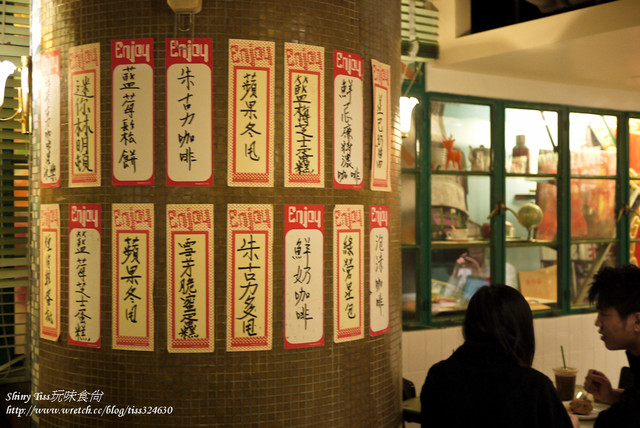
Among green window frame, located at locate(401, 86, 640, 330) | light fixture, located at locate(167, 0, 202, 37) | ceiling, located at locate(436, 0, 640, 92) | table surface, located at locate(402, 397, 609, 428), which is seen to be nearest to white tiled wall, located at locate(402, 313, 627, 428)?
green window frame, located at locate(401, 86, 640, 330)

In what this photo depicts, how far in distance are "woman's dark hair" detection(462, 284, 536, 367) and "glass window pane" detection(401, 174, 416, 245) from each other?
2.85 meters

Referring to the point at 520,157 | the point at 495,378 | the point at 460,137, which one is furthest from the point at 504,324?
the point at 520,157

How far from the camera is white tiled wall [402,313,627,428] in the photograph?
16.8 feet

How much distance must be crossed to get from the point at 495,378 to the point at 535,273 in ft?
13.1

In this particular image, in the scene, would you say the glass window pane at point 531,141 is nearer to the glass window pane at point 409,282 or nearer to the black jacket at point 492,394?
the glass window pane at point 409,282

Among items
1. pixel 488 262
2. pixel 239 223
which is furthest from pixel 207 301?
pixel 488 262

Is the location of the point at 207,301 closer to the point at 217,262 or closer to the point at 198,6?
the point at 217,262

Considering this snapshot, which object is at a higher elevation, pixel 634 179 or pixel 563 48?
pixel 563 48

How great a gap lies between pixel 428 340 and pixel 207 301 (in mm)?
2979

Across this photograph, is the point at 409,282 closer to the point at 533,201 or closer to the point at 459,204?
the point at 459,204

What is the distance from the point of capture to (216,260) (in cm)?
258

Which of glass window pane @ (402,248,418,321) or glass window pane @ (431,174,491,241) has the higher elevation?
glass window pane @ (431,174,491,241)

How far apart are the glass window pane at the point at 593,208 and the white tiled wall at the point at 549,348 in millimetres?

----

**Work required**
Give exactly the lines from the one with "How far from" to the end of the entries, nothing before them.

**Expected output**
How far from the camera is white tiled wall [402,313,627,428] in the photograph?
16.8 feet

How much distance must be crossed to get from the point at 495,378 to the point at 535,273 in ft?
13.1

In this particular image, in the scene, would you say the glass window pane at point 531,141 is nearer to the glass window pane at point 409,282 or nearer to the black jacket at point 492,394?
the glass window pane at point 409,282

Among items
1. pixel 488 262
2. pixel 239 223
which is furthest from pixel 207 301?
pixel 488 262

Is the location of the point at 207,301 closer to the point at 217,262 or closer to the point at 198,6?
the point at 217,262

Considering this snapshot, which object is at a higher elevation, pixel 634 179 or pixel 563 48?
pixel 563 48

How great a gap lies between pixel 428 340 and pixel 207 301 (in mm)?
2979

Across this photograph, is the point at 409,282 closer to the point at 533,201 or closer to the point at 459,204?
the point at 459,204

What is the distance from the point of capture to (216,260) (in cm)?
258

Which of glass window pane @ (402,248,418,321) or glass window pane @ (431,174,491,241) has the higher elevation?
glass window pane @ (431,174,491,241)

How far apart are the glass window pane at the point at 593,208 and the white tiled wall at the point at 549,348 in millimetres?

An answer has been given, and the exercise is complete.